Victor’s face tightened, but he moved away from the desk and managed a smile as he took a step toward the hallway that led toward Higher Grounds offices. Nodding to Emmy, he said, “Talk to you later. You too, Nick.”
Then he stared at Vaughn. “Vaughn Hardwick?”
“Almost,” Vaughn grinned at him. “Hardwick-Jones. My mom wanted to take my dad’s name, but she wanted me to have Hardwick in my name so she joined them together.”

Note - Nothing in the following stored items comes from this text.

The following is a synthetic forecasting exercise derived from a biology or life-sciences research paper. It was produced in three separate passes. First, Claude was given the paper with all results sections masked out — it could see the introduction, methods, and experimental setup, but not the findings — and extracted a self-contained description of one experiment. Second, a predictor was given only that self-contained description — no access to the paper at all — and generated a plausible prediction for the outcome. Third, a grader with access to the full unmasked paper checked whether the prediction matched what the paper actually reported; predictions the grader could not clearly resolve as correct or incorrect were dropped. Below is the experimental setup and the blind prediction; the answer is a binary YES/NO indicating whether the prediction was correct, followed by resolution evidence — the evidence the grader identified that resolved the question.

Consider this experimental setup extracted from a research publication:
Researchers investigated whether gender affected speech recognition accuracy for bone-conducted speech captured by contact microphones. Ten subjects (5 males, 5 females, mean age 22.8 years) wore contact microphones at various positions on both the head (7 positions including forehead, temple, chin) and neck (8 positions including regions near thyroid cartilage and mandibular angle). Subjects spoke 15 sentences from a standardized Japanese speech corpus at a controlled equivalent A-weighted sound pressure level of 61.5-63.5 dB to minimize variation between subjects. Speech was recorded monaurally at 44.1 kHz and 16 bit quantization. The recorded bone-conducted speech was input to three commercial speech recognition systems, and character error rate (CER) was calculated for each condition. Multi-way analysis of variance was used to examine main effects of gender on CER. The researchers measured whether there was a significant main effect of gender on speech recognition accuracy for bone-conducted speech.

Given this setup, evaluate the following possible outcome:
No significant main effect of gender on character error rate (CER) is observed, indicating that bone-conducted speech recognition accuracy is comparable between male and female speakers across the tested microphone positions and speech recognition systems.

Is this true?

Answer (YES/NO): NO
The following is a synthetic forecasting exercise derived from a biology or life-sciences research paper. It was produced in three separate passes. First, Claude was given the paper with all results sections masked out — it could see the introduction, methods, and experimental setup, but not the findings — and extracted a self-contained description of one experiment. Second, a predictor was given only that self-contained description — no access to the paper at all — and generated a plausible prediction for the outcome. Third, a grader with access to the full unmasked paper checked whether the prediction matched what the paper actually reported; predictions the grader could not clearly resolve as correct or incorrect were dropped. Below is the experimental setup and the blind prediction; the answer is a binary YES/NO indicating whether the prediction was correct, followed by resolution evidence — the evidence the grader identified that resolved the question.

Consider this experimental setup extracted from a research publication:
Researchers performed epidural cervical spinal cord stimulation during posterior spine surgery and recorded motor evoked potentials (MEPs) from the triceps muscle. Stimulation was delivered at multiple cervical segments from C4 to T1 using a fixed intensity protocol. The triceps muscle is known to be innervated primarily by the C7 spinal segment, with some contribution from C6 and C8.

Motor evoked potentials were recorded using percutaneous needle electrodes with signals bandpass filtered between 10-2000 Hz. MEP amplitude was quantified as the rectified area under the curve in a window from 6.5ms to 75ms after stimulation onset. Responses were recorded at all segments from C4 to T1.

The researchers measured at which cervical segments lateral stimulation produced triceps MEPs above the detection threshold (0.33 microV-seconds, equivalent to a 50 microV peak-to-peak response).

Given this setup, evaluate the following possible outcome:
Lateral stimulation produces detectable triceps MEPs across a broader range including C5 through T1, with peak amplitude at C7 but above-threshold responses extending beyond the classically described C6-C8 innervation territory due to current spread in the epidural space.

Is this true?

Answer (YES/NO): NO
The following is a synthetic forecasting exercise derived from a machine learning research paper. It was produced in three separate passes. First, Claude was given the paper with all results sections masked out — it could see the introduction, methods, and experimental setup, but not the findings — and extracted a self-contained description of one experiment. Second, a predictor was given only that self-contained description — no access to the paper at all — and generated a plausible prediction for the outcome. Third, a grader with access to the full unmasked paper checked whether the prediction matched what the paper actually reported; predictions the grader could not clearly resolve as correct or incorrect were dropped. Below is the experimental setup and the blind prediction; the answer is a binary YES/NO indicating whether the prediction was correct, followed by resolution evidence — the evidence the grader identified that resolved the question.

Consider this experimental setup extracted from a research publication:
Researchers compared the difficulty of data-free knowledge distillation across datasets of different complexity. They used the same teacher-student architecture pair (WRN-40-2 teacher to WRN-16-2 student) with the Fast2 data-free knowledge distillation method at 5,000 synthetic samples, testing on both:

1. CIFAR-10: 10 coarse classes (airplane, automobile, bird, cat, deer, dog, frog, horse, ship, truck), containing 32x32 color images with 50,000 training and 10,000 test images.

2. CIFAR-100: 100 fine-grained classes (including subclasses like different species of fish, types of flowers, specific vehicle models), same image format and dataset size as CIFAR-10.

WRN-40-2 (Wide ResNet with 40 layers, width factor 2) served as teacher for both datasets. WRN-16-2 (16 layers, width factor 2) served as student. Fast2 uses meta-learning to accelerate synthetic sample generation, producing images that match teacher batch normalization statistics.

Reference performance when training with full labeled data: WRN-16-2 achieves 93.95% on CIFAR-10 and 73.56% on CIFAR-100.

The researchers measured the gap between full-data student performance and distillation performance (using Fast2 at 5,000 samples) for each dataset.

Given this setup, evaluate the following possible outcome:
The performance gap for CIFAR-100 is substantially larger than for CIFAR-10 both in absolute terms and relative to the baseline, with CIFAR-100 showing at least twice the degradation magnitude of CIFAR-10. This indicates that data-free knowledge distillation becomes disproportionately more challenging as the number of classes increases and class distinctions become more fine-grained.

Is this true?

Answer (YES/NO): YES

“No kidding. I thought you were Russell Hardwick’s son.” Victor stopped walking, giving Vaughn a once-over that seemed to take in everything from Vaughn’s black jeans to his leather jacket, purple button-down shirt, and long hair.
Vaughn shook his head. “I’m just his nephew.”
“Then you’re a lucky man.” Victor grinned at us and started down the hall, glancing back at us one more time before he disappeared.
Catching my eye, Vaughn asked, “What did that mean?”
I stared down the hall, following the sound of Victor’s footfalls. “I don’t know.”
Emmy glanced down the hall after him. Then she walked over to the hallway and looked down it, turning back to us. “I wouldn’t worry about it. He doesn’t always make sense.”
“Okay,” Vaughn leaned sideways and looked down the hall. “What did you want to tell us?”
Emmy’s lips curled. “I’m sorry—nothing. I couldn’t think of a better way to get rid of him.”
Vaughn grinned. “I knew it.”
Stepping away from the hallway, Emmy said, “I know. I wish he’d notice. He’s stopped by here almost every day since… um… lately.”
Following Emmy, Vaughn moved away from the hall. “You could tell him you’re not into him.”
Frowning, she said, “Maybe I should. Being polite but uninterested isn’t getting me anywhere. Except… I feel like he’s the kind of guy who will make a scene.”
Thinking back to what I’d seen of Victor, I had to admit she had a point. “That’s possible.”
Emmy walked out from behind the desk. “I know. This is going to sound ridiculous, but my intuition is unusually good, maybe even psychic. I feel like something bad’s going to happen and all of us—including him—are going to be in the middle of it.”